Tolerable stress includes major personal losses and events out of a student's control, like the death of a family member or national disasters. But when they are time-limited and a student has access to protective relationships, as with caring teachers, those relationships enable the body's stress-response system to return to a balanced state and the brain to recover.
Both positive stress and tolerable stress provide mechanisms for brain adaptation and growth, but toxic stress does not. With toxic stress there is no relief; the stress is ongoing and unremitting. This constant stress negatively affects the body and the brain. Because toxic stress affects cognitive skills development—and academic failure can increase toxic stress—neuroscience-designed activities can be used to reinforce cognitive skills, like attention and memory, that are affected by ACEs. This approach enables students to benefit from classroom instruction and maintain positive, constructive relationships with their teachers.

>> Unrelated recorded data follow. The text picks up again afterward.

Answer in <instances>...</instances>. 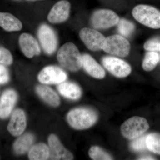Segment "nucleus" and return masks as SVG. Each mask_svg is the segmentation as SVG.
<instances>
[{
    "label": "nucleus",
    "mask_w": 160,
    "mask_h": 160,
    "mask_svg": "<svg viewBox=\"0 0 160 160\" xmlns=\"http://www.w3.org/2000/svg\"><path fill=\"white\" fill-rule=\"evenodd\" d=\"M132 15L142 25L151 29H160V11L155 7L140 4L132 9Z\"/></svg>",
    "instance_id": "nucleus-3"
},
{
    "label": "nucleus",
    "mask_w": 160,
    "mask_h": 160,
    "mask_svg": "<svg viewBox=\"0 0 160 160\" xmlns=\"http://www.w3.org/2000/svg\"><path fill=\"white\" fill-rule=\"evenodd\" d=\"M17 100L14 90L9 89L3 93L0 99V118H6L11 113Z\"/></svg>",
    "instance_id": "nucleus-16"
},
{
    "label": "nucleus",
    "mask_w": 160,
    "mask_h": 160,
    "mask_svg": "<svg viewBox=\"0 0 160 160\" xmlns=\"http://www.w3.org/2000/svg\"><path fill=\"white\" fill-rule=\"evenodd\" d=\"M146 135H143L140 137L133 140L130 144V148L134 151L140 152L147 149L146 143Z\"/></svg>",
    "instance_id": "nucleus-26"
},
{
    "label": "nucleus",
    "mask_w": 160,
    "mask_h": 160,
    "mask_svg": "<svg viewBox=\"0 0 160 160\" xmlns=\"http://www.w3.org/2000/svg\"><path fill=\"white\" fill-rule=\"evenodd\" d=\"M9 80V75L6 67L0 64V84H6Z\"/></svg>",
    "instance_id": "nucleus-29"
},
{
    "label": "nucleus",
    "mask_w": 160,
    "mask_h": 160,
    "mask_svg": "<svg viewBox=\"0 0 160 160\" xmlns=\"http://www.w3.org/2000/svg\"><path fill=\"white\" fill-rule=\"evenodd\" d=\"M34 139V137L30 133H27L23 135L14 143L13 149L15 152L18 154L26 153L32 147Z\"/></svg>",
    "instance_id": "nucleus-20"
},
{
    "label": "nucleus",
    "mask_w": 160,
    "mask_h": 160,
    "mask_svg": "<svg viewBox=\"0 0 160 160\" xmlns=\"http://www.w3.org/2000/svg\"><path fill=\"white\" fill-rule=\"evenodd\" d=\"M159 60V55L157 52H147L143 60V69L147 72L152 71L157 66Z\"/></svg>",
    "instance_id": "nucleus-22"
},
{
    "label": "nucleus",
    "mask_w": 160,
    "mask_h": 160,
    "mask_svg": "<svg viewBox=\"0 0 160 160\" xmlns=\"http://www.w3.org/2000/svg\"><path fill=\"white\" fill-rule=\"evenodd\" d=\"M12 62V57L9 50L0 46V64L11 65Z\"/></svg>",
    "instance_id": "nucleus-27"
},
{
    "label": "nucleus",
    "mask_w": 160,
    "mask_h": 160,
    "mask_svg": "<svg viewBox=\"0 0 160 160\" xmlns=\"http://www.w3.org/2000/svg\"><path fill=\"white\" fill-rule=\"evenodd\" d=\"M146 143L149 151L160 155V134L151 133L146 135Z\"/></svg>",
    "instance_id": "nucleus-23"
},
{
    "label": "nucleus",
    "mask_w": 160,
    "mask_h": 160,
    "mask_svg": "<svg viewBox=\"0 0 160 160\" xmlns=\"http://www.w3.org/2000/svg\"><path fill=\"white\" fill-rule=\"evenodd\" d=\"M118 25V32L124 37L130 36L135 30L134 24L125 19L120 20Z\"/></svg>",
    "instance_id": "nucleus-24"
},
{
    "label": "nucleus",
    "mask_w": 160,
    "mask_h": 160,
    "mask_svg": "<svg viewBox=\"0 0 160 160\" xmlns=\"http://www.w3.org/2000/svg\"><path fill=\"white\" fill-rule=\"evenodd\" d=\"M57 59L61 66L71 71H77L82 67V55L72 42L66 43L60 48Z\"/></svg>",
    "instance_id": "nucleus-1"
},
{
    "label": "nucleus",
    "mask_w": 160,
    "mask_h": 160,
    "mask_svg": "<svg viewBox=\"0 0 160 160\" xmlns=\"http://www.w3.org/2000/svg\"><path fill=\"white\" fill-rule=\"evenodd\" d=\"M50 160H71L73 159V155L66 149L56 136L51 134L48 138Z\"/></svg>",
    "instance_id": "nucleus-12"
},
{
    "label": "nucleus",
    "mask_w": 160,
    "mask_h": 160,
    "mask_svg": "<svg viewBox=\"0 0 160 160\" xmlns=\"http://www.w3.org/2000/svg\"><path fill=\"white\" fill-rule=\"evenodd\" d=\"M71 4L67 0H61L56 3L49 12L47 19L50 23L59 24L68 19Z\"/></svg>",
    "instance_id": "nucleus-11"
},
{
    "label": "nucleus",
    "mask_w": 160,
    "mask_h": 160,
    "mask_svg": "<svg viewBox=\"0 0 160 160\" xmlns=\"http://www.w3.org/2000/svg\"><path fill=\"white\" fill-rule=\"evenodd\" d=\"M20 48L24 55L29 58L38 55L41 49L37 41L29 33H23L19 39Z\"/></svg>",
    "instance_id": "nucleus-13"
},
{
    "label": "nucleus",
    "mask_w": 160,
    "mask_h": 160,
    "mask_svg": "<svg viewBox=\"0 0 160 160\" xmlns=\"http://www.w3.org/2000/svg\"><path fill=\"white\" fill-rule=\"evenodd\" d=\"M102 63L104 67L116 77L126 78L131 73L132 69L130 65L119 58L105 57L102 59Z\"/></svg>",
    "instance_id": "nucleus-7"
},
{
    "label": "nucleus",
    "mask_w": 160,
    "mask_h": 160,
    "mask_svg": "<svg viewBox=\"0 0 160 160\" xmlns=\"http://www.w3.org/2000/svg\"><path fill=\"white\" fill-rule=\"evenodd\" d=\"M27 1H32V2H34V1H40V0H26Z\"/></svg>",
    "instance_id": "nucleus-31"
},
{
    "label": "nucleus",
    "mask_w": 160,
    "mask_h": 160,
    "mask_svg": "<svg viewBox=\"0 0 160 160\" xmlns=\"http://www.w3.org/2000/svg\"><path fill=\"white\" fill-rule=\"evenodd\" d=\"M79 36L86 47L92 51L102 50L106 38L99 32L89 28L81 29Z\"/></svg>",
    "instance_id": "nucleus-8"
},
{
    "label": "nucleus",
    "mask_w": 160,
    "mask_h": 160,
    "mask_svg": "<svg viewBox=\"0 0 160 160\" xmlns=\"http://www.w3.org/2000/svg\"><path fill=\"white\" fill-rule=\"evenodd\" d=\"M38 38L44 51L47 54L54 53L58 46V39L55 32L47 25H42L38 32Z\"/></svg>",
    "instance_id": "nucleus-9"
},
{
    "label": "nucleus",
    "mask_w": 160,
    "mask_h": 160,
    "mask_svg": "<svg viewBox=\"0 0 160 160\" xmlns=\"http://www.w3.org/2000/svg\"><path fill=\"white\" fill-rule=\"evenodd\" d=\"M29 159L32 160H46L49 158V147L44 143H39L35 145L29 150Z\"/></svg>",
    "instance_id": "nucleus-21"
},
{
    "label": "nucleus",
    "mask_w": 160,
    "mask_h": 160,
    "mask_svg": "<svg viewBox=\"0 0 160 160\" xmlns=\"http://www.w3.org/2000/svg\"><path fill=\"white\" fill-rule=\"evenodd\" d=\"M26 115L22 110L18 109L13 112L7 129L12 135L18 136L22 134L26 129Z\"/></svg>",
    "instance_id": "nucleus-14"
},
{
    "label": "nucleus",
    "mask_w": 160,
    "mask_h": 160,
    "mask_svg": "<svg viewBox=\"0 0 160 160\" xmlns=\"http://www.w3.org/2000/svg\"><path fill=\"white\" fill-rule=\"evenodd\" d=\"M144 48L149 51H160V40L158 39L149 40L145 43Z\"/></svg>",
    "instance_id": "nucleus-28"
},
{
    "label": "nucleus",
    "mask_w": 160,
    "mask_h": 160,
    "mask_svg": "<svg viewBox=\"0 0 160 160\" xmlns=\"http://www.w3.org/2000/svg\"><path fill=\"white\" fill-rule=\"evenodd\" d=\"M38 78L40 82L43 84H59L66 81L67 75L59 67L49 66L42 69Z\"/></svg>",
    "instance_id": "nucleus-10"
},
{
    "label": "nucleus",
    "mask_w": 160,
    "mask_h": 160,
    "mask_svg": "<svg viewBox=\"0 0 160 160\" xmlns=\"http://www.w3.org/2000/svg\"><path fill=\"white\" fill-rule=\"evenodd\" d=\"M130 48V43L125 37L113 35L106 38L102 50L109 54L125 58L129 54Z\"/></svg>",
    "instance_id": "nucleus-5"
},
{
    "label": "nucleus",
    "mask_w": 160,
    "mask_h": 160,
    "mask_svg": "<svg viewBox=\"0 0 160 160\" xmlns=\"http://www.w3.org/2000/svg\"><path fill=\"white\" fill-rule=\"evenodd\" d=\"M82 60V66L89 75L98 79H102L105 77V70L89 54H83Z\"/></svg>",
    "instance_id": "nucleus-15"
},
{
    "label": "nucleus",
    "mask_w": 160,
    "mask_h": 160,
    "mask_svg": "<svg viewBox=\"0 0 160 160\" xmlns=\"http://www.w3.org/2000/svg\"><path fill=\"white\" fill-rule=\"evenodd\" d=\"M119 17L115 12L108 9L97 10L92 14L91 24L96 29H106L117 25Z\"/></svg>",
    "instance_id": "nucleus-6"
},
{
    "label": "nucleus",
    "mask_w": 160,
    "mask_h": 160,
    "mask_svg": "<svg viewBox=\"0 0 160 160\" xmlns=\"http://www.w3.org/2000/svg\"><path fill=\"white\" fill-rule=\"evenodd\" d=\"M149 127V123L145 118L134 116L123 123L121 127V132L126 138L134 140L143 135Z\"/></svg>",
    "instance_id": "nucleus-4"
},
{
    "label": "nucleus",
    "mask_w": 160,
    "mask_h": 160,
    "mask_svg": "<svg viewBox=\"0 0 160 160\" xmlns=\"http://www.w3.org/2000/svg\"><path fill=\"white\" fill-rule=\"evenodd\" d=\"M36 91L40 97L50 106L57 107L60 105V100L58 96L48 86H38Z\"/></svg>",
    "instance_id": "nucleus-19"
},
{
    "label": "nucleus",
    "mask_w": 160,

A Safe Haven to Develop Resilience
Educators can also protect and promote good outcomes for students facing adversities by increasing their ability to anticipate and circumvent threats. Research indicates that the Child and Youth Resilience Measure (CYRM-12), described by Liebenberg, Unger and Leblanc in 2013, captures the most significant resilience factors. Of note for educators is that a third of the 12 items on this brief measure of resilience factors in a child's life relate specifically to education opportunities and are within a teacher 's or leader's ability to influence:
Getting an education is important to me.
I have people I look up to.
I feel I belong at my school.
I have opportunities to develop skills that will be useful later in life.
Medical research published in JAMA Pediatrics this year used components of the CYRM-12, along with other measures, to determine which Positive Childhood Experiences (PCEs) are associated with successful adult outcomes. Some of these PCEs include very early childhood experiences such as a secure attachment during the first years of life. But other PCEs, such as access to safe, stable, and nurturing relationships, are naturally facilitated in the classroom. Classrooms can provide a safe haven for students of adversity. Extracurricular activities, school-based child care, and after-school academic programs offer even more opportunity to provide positive interactions with students.
Adding Positive Experiences with Neuroscience-Based Interventions
Certainly the positive, secure relationships teachers provide to vulnerable children are essential for their resilience and ability to overcome adversity. However, teachers have large class sizes and curriculum demands that affect the degree to which they can foster an individual relationship with each student. Technology can help with streamlining and integrating resilience-boosting interventions that directly relate to items on the CYRM-12. For example, using digital tools to provide ongoing feedback aligned to student strengths (I am aware of my own strengths.) or opportunities to practice time-limited exercises that build student stamina to complete tasks (I try to finish what I start.).
With an understanding of how ACEs affect learning, educators can take proactive measures to create PCEs, thereby improving the odds for the most vulnerable children. Strategically targeting the attention and memory skills that Jimenez and his colleagues found were limited by ACEs, neuroscience-based interventions can help students build the cognitive skills they need to achieve in school, thereby increasing confidence and ensuring that school is a positive experience. Academic success itself becomes the PCE that buffers the ACEs experienced outside the classroom.